Sex, murder hedonism, and art. What more could anyone want from a tale? The Picture of Dorian Grey as a fallen hero shines with Oscar Wilde’s caustic wit and has earned its place within the classical canon. Having far-reaching consequences for both its author and his audience, it’s a mouthful of a piece. One that, unfortunately, this production at The Richmond Theatre has trouble swallowing.
Set in one of famous theatre architect Frank Matcham’s stunning edifices, the setting couldn’t be more perfect, the theatre having been erected around the same period as the novel is set. The perfection doesn’t last long though. Following the beautiful youth as he binds his soul to a painting for everlasting good looks, the production is confusingly recontextualised to what we assume is the 1930/40’s. It is a messy affair and seems to have no real purpose. The decadence of the 1890’s (when the novel is set) contrasts heavily with the war-obsessed 30/40’s, and the homoeroticism and effeminate nature of the male characters is completely at odds with the period it is moved to. This is not the first example of incidental muddying of the novels waters.
This production just rings off, being a rather prudish view of one of the most shocking and scandalous books of its time. To not delve into the very heart of “new hedonism” and the cruelty that it is so often accompanied by is to do the novel and its writer a disservice. I mean, this book is apparently “calculated to subvert morality and to encourage unnatural vice” the very criticism used in Oscar Wilde’s trial to convict him of homosexuality. This production sanitises and dilutes it so much so that none of the sex appeal is left. This is a opulent, distressing novel filled with blood, hatred and philosophy. Oscar Wilde was one of the most high profile homosexuals to be convicted openly in British law. Therefore the three main male characters’ love triangle wasn’t viewed by the Victorian public as purely platonic, so why would a modern writer bleach this most important piece of gay culture? One fully dressed orgy (which is basically a flash mob) and a vague hint at a homosexual tryst does not a Picture of Dorian Grey make!

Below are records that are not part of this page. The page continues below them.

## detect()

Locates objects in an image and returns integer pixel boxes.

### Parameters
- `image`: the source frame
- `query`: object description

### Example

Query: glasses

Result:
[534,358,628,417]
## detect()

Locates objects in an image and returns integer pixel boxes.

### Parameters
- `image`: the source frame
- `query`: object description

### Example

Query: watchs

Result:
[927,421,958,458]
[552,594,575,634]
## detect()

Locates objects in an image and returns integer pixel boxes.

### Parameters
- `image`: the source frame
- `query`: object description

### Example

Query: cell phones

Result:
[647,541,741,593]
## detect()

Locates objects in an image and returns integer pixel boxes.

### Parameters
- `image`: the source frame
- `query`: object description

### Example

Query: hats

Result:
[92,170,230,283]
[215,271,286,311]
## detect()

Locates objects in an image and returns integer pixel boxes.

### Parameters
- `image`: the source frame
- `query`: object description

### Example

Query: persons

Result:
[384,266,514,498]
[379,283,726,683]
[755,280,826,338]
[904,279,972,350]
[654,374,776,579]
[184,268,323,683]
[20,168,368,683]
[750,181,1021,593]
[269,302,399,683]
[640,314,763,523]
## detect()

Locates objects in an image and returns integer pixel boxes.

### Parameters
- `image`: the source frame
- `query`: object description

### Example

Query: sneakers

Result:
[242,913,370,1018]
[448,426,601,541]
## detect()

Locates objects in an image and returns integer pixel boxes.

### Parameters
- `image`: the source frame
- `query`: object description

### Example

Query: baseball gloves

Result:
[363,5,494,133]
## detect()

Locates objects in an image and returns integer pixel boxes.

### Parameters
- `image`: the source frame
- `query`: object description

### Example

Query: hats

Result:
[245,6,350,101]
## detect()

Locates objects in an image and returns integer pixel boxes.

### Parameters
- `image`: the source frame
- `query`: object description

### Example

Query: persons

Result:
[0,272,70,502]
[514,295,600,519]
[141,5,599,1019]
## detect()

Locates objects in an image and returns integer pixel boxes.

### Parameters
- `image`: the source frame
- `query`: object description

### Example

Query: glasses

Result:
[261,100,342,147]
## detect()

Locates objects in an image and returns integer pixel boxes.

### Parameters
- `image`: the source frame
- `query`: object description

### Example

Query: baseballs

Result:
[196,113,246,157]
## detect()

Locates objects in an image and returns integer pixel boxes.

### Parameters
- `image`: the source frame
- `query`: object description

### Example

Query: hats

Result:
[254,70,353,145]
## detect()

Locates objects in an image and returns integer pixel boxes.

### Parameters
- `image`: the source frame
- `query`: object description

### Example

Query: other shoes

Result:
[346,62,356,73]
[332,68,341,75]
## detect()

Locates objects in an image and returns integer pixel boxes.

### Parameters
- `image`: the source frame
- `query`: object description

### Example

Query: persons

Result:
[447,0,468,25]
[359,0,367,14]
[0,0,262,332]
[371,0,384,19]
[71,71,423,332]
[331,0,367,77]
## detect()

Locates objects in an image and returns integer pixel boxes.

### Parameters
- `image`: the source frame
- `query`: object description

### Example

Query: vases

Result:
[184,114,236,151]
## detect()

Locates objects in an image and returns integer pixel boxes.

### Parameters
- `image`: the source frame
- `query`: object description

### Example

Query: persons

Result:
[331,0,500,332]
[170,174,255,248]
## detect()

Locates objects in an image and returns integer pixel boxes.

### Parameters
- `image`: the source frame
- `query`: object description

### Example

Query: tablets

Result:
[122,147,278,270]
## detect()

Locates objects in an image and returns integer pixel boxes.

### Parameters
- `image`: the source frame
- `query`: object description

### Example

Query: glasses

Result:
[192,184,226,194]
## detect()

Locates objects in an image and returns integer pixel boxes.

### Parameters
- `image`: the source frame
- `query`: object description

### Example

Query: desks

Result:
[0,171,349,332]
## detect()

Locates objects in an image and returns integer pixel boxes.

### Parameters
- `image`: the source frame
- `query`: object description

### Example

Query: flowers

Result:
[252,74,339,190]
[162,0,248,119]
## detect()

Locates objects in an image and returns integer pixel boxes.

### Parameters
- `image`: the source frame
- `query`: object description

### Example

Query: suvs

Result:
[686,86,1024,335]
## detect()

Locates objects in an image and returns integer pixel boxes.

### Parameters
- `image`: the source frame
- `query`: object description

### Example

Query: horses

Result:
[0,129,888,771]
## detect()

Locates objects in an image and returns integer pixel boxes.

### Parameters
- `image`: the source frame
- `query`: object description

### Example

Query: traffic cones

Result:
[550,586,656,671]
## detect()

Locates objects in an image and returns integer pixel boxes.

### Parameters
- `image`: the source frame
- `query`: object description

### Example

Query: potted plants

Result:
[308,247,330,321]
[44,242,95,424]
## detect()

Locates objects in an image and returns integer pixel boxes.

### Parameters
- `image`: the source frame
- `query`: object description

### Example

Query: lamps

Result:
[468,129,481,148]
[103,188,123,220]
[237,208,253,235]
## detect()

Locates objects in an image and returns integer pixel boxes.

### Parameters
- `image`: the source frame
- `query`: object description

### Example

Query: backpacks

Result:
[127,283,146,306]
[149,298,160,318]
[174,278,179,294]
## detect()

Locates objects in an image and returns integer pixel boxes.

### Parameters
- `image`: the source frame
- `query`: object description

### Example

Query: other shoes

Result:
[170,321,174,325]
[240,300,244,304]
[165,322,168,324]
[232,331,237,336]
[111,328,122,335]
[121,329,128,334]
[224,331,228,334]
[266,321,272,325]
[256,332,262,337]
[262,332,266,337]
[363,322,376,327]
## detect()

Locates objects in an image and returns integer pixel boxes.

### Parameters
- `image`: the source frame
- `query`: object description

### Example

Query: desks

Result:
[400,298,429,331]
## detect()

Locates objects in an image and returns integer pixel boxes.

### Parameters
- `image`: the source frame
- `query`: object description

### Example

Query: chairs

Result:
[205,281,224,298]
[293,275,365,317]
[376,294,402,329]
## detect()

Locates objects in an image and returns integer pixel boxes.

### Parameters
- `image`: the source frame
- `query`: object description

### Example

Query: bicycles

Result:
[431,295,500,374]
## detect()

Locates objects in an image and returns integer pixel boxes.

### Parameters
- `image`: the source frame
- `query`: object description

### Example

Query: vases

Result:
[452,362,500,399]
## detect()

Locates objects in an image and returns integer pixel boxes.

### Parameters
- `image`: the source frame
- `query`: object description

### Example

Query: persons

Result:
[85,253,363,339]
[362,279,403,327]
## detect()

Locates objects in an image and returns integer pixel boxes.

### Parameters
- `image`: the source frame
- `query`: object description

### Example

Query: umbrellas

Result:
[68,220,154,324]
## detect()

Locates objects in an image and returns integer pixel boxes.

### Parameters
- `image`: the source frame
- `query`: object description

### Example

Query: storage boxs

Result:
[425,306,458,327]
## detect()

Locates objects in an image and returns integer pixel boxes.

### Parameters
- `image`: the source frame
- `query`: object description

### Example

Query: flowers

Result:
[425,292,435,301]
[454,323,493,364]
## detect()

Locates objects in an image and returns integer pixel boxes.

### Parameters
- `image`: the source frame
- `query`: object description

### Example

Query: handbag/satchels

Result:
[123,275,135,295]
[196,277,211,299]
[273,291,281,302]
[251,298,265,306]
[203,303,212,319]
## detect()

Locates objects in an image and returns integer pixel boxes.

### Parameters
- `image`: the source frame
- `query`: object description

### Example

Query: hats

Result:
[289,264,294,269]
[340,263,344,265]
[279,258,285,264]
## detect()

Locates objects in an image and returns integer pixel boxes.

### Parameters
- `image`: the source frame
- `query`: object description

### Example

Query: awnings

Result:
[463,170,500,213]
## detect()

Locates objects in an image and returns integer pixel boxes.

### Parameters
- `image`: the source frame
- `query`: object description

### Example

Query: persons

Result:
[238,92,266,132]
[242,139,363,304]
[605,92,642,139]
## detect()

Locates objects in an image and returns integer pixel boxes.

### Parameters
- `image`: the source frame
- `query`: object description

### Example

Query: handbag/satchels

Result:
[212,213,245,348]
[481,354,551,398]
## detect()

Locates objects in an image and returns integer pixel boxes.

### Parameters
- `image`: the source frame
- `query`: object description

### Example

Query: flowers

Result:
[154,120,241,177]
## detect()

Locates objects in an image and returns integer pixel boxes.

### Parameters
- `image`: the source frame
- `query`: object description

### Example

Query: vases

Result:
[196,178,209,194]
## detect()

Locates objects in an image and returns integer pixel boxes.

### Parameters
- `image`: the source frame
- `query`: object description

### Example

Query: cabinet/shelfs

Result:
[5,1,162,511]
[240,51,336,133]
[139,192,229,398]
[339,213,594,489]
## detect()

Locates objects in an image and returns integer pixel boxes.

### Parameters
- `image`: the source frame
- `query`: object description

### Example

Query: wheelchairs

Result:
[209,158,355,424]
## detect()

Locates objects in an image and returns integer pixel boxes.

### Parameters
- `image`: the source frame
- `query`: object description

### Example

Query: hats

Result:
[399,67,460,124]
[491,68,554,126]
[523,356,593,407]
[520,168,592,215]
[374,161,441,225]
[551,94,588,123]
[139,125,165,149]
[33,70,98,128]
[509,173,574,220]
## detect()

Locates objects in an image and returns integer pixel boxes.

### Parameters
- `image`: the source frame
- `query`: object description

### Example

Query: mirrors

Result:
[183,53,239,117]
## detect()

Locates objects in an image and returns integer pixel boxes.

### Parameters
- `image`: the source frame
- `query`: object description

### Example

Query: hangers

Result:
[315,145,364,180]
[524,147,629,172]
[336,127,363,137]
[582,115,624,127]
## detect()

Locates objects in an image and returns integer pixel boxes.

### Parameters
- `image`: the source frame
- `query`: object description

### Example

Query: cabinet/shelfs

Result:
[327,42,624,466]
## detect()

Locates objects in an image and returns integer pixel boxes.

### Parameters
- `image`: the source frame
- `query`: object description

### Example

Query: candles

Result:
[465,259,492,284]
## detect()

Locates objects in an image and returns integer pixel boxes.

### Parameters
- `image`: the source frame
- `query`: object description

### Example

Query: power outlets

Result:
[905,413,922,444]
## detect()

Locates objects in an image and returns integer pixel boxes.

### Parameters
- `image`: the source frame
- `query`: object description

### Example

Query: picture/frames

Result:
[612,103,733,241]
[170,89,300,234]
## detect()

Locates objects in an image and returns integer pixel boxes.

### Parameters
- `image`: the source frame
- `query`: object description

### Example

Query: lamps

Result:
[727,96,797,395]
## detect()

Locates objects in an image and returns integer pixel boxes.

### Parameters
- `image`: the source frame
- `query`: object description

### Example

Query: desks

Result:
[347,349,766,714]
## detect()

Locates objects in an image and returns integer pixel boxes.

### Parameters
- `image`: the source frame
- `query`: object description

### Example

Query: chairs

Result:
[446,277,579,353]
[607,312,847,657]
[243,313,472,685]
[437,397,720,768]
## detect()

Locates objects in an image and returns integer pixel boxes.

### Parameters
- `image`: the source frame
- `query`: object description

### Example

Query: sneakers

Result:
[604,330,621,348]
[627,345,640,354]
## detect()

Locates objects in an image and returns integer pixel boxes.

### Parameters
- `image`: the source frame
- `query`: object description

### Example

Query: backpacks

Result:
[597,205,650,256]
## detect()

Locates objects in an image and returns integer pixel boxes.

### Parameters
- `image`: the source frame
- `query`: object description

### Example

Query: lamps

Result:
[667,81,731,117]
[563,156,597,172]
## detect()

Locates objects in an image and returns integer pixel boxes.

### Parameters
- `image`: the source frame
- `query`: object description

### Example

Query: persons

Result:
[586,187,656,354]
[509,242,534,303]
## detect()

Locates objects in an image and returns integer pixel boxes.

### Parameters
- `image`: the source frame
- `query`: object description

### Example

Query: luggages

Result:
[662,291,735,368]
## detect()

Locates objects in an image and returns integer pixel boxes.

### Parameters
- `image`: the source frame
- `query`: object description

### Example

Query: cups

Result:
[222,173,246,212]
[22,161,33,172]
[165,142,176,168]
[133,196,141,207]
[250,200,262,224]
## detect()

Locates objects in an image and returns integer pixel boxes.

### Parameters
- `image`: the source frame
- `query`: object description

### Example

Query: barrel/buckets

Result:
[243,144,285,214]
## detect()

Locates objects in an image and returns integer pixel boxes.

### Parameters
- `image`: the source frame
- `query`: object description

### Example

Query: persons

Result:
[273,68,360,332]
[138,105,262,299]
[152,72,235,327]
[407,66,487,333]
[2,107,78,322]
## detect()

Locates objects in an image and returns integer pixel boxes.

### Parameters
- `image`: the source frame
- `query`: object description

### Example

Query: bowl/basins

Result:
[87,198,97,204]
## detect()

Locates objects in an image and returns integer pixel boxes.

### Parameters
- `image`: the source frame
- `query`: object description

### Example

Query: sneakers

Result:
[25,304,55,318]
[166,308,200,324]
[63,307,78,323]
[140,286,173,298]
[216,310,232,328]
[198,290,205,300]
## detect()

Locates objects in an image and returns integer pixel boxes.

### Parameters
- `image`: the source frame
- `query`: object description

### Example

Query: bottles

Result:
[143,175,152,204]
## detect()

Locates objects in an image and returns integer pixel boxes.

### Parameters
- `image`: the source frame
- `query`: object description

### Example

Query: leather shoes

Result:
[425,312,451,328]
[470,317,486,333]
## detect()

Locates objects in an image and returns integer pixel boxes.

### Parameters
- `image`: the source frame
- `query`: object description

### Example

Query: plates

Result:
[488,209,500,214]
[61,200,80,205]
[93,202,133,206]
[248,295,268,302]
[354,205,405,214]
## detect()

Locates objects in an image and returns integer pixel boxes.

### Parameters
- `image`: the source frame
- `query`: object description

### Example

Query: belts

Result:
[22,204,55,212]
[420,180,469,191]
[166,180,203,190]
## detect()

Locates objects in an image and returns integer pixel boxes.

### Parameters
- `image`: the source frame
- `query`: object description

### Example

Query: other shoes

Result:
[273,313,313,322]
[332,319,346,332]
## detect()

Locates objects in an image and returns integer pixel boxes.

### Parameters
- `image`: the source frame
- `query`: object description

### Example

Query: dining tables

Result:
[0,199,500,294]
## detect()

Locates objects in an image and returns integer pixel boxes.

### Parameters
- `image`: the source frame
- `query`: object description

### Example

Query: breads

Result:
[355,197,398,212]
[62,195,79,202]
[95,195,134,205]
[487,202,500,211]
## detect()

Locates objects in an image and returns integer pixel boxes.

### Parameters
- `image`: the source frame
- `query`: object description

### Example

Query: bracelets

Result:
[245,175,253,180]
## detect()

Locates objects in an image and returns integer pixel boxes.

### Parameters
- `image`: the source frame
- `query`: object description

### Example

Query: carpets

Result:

The only saving grace is a truly beautiful set by Sarah Beaton, although her stylistic choice of using a frame covered in plastic for the portrait is just anticlimactic. Nevertheless, a cracked 19th century drawing room plays host to some glorious lighting effects by Matt Haskins. The peeling paint and minimal furniture cast some impressively ominous shadows. Also, Jonathan Wrather (Emmerdale and Coronation Street, spoilt!) playing Henry provides a strong backbone for the production, standing the comparison to Colin Firth in the 2009 film pretty well. Additionally, Daniel Goode as the painter Basil offers some strong acting amidst the theatrical clutter. Gavin Fowler playing Dorian falls quickly into melodrama when later on in the play our leads succumbs to vice. The rest of the cast, although playing the parts reasonably effectively, don’t really stand out.
This is my favourite book, and Oscar Wilde’s only full novel. It lives on within not only LGBTQ+ culture, but culture in general as a deconstruction of vanity and morality. It is complex, contradictory and monstrous, and a very difficult feat to pull off. This is an attempt to stage the story but without any real understanding of the unpalatable nature therein. Unfortunately, Dorian’s statement “I love acting. It is so much more real than life” falls on deaf ears as the house lights of The Richmond Theatre begin to rise.
The Picture of Dorian Grey is playing until 27 April.